The AN.14 convoy from Port Said to Piraeus comprised seven British and three Greek merchant ships escorted by the light anti-aircraft cruiser Calcutta under the command of Commander H. A. Packer, the destroyers Dainty and Jaguar, and the corvettes Gloxinia and Peony. The main part of the convoy departed Port Said on 28 January with Gloxinia. The 5,150-ton British cargo vessel Levernbank and 8,120-ton British tanker Desmoulea, escorted by Calcutta and Peony, departed Alexandria on the following day, and the 5,574-ton British troop transport Ethiopia, carrying RAF personnel, departed Alexandria some hours later with destroyer Hasty. The light cruiser Ajax and the Australian Perth provided more distant cover, and Dainty and Jaguar swept the Kaso Strait ahead of the convoy.
The Italian naval forces based in in the Dodecanese islands group had possessed only limited capacity to supply the islands' Italian garrisons since the beginning of the war with the UK in June 1940. Most of the supplies were delivered by submarine and aircraft, but this was an expedient insufficient for the island garrisons' requirements, so the Italians began to use coastal ships for the task.
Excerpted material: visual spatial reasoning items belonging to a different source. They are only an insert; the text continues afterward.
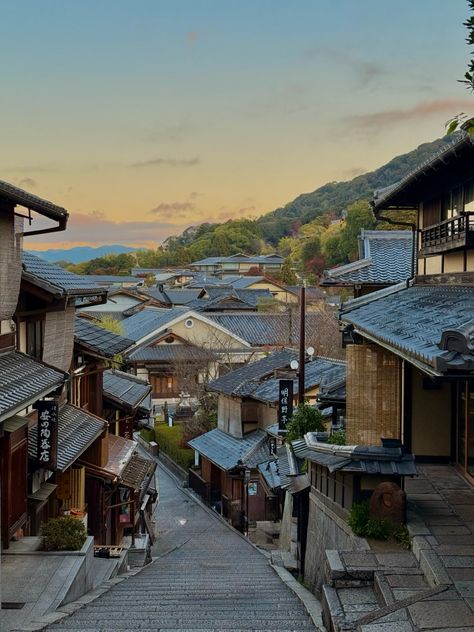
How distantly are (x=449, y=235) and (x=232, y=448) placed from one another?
59.5 feet

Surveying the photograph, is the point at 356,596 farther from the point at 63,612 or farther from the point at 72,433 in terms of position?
the point at 72,433

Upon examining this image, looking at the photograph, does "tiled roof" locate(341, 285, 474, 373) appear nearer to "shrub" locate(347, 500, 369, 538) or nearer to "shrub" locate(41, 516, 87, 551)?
"shrub" locate(347, 500, 369, 538)

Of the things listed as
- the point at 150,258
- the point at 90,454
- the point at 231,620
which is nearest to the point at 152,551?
the point at 90,454

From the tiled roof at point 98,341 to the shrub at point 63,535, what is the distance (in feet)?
19.6

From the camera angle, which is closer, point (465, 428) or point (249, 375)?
point (465, 428)

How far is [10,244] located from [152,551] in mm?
15447

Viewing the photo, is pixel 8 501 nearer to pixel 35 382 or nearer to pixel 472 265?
pixel 35 382

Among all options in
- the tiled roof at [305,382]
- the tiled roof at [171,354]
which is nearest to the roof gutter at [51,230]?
the tiled roof at [305,382]

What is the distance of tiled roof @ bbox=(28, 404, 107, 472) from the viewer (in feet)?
41.5

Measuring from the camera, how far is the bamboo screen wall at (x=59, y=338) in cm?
1401

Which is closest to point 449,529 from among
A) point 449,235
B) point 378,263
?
point 449,235

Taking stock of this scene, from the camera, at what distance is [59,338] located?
1459 centimetres

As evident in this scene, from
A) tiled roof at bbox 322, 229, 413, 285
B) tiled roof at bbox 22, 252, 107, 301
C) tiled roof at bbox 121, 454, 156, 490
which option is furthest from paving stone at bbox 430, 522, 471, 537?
tiled roof at bbox 121, 454, 156, 490

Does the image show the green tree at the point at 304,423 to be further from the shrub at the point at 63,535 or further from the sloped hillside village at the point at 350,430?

The ships ferried 4,500 tons of supplies to the Dodecanese islands group after the closing of the Corinth Channel to Italian vessels at the start of 'Emergenza G'. A flotilla of torpedo boats was deployed into the area by the Italian navy during December 1940, under the command of Capitano do Vascello Francesco Mimbelli, to reinforce the ships around Rhodes and Léros, whose naval base at Porto Lago was the main Italian naval base in the Aegean Sea.
On 31 January 1941, the Italian torpedo boats departed Léros on an anti-submarine search in the Kaso Strait, and here sighted the British convoy escorted by one cruiser and three destroyers. The two Italian vessels separated, the Italian plan being for Libra to distract the escort and thereby facilitate Lupo's attack on the convoy with her 17.7-in (450-mm) torpedoes. The Italians reported that Lupo hit a large steamer with two torpedoes, and Libra launched another two torpedoes at the cruiser without effect. The Italians were engaged by the escorts but managed to make their escape.
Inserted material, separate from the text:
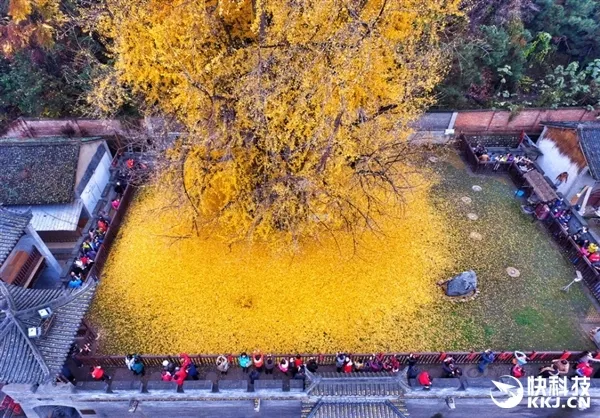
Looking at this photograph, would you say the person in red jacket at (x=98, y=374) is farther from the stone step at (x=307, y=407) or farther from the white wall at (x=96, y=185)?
the white wall at (x=96, y=185)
In the British account, however, only one torpedo hit the tanker Desmoulea, which was carrying petrol and white oils. Admiral Sir Andrew Cunningham, commander of the Mediterranean Fleet, later recorded that the tanker had been detached to Souda Bay from the Alexandria section of the convoy and was torpedoed at 18.00 on 31 January. Dainty of the close escort took the tankers in tow at 20.00 after she had been abandoned by her crew. Perth steamed to assist, but was ordered by Cunningham to resume her essential escort role. Desmoulea had been hit abreast the engine room and left in what was believed to be sinking condition, but her crew reboarded the tanker when it became clear that she would remain afloat. Desmoulea reached Souda Bay under tow at 08.00 on 1 February and was beached with her cargo intact.Peony survived an attack by bombers some 45 miles (75 km) from Crete, and the rest of the convoy reached Piraeus on 2 February.
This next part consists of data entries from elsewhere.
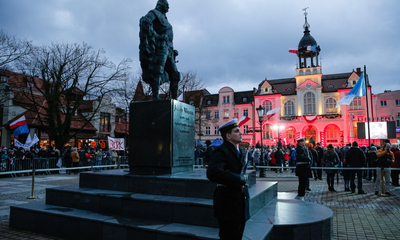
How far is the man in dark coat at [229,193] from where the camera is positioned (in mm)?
2891

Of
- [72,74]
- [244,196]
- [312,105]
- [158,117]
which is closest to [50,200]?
[158,117]

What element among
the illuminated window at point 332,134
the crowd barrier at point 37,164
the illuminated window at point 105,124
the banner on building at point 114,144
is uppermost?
the illuminated window at point 105,124

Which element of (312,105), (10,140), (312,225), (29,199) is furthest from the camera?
(312,105)

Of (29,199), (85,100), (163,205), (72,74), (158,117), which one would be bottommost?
(29,199)

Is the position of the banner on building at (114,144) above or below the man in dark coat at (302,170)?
above

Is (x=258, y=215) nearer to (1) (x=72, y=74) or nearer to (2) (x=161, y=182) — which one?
(2) (x=161, y=182)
Desmoulea remained at Souda Bay for several weeks with her after well deck awash, and her cargo was transferred to the tanker Eocene. Together with the torpedo attack on the cargo ship Clan Cumming by the Italian submarine Neghelli on 19 January, this was the only Italian naval success against British convoys in the Aegean Sea.Desmoulea was finally taken in tow by the armed boarding vessel Chakla, and was escorted to Port Said by the anti-submarine trawlers Amber and Lydiard, arriving on 6 May and mooring off Suez’s western beacon. The tanker was torpedoed again on 3 August 1941, while waiting for repair, by German bombers, was towed to Bombay in India, and during this protracted passage ran aground two more times.
After this AN.14 action, British convoys entered and exited the Aegean Sea by means of the Antikithera Strait rather than Kaso Strait.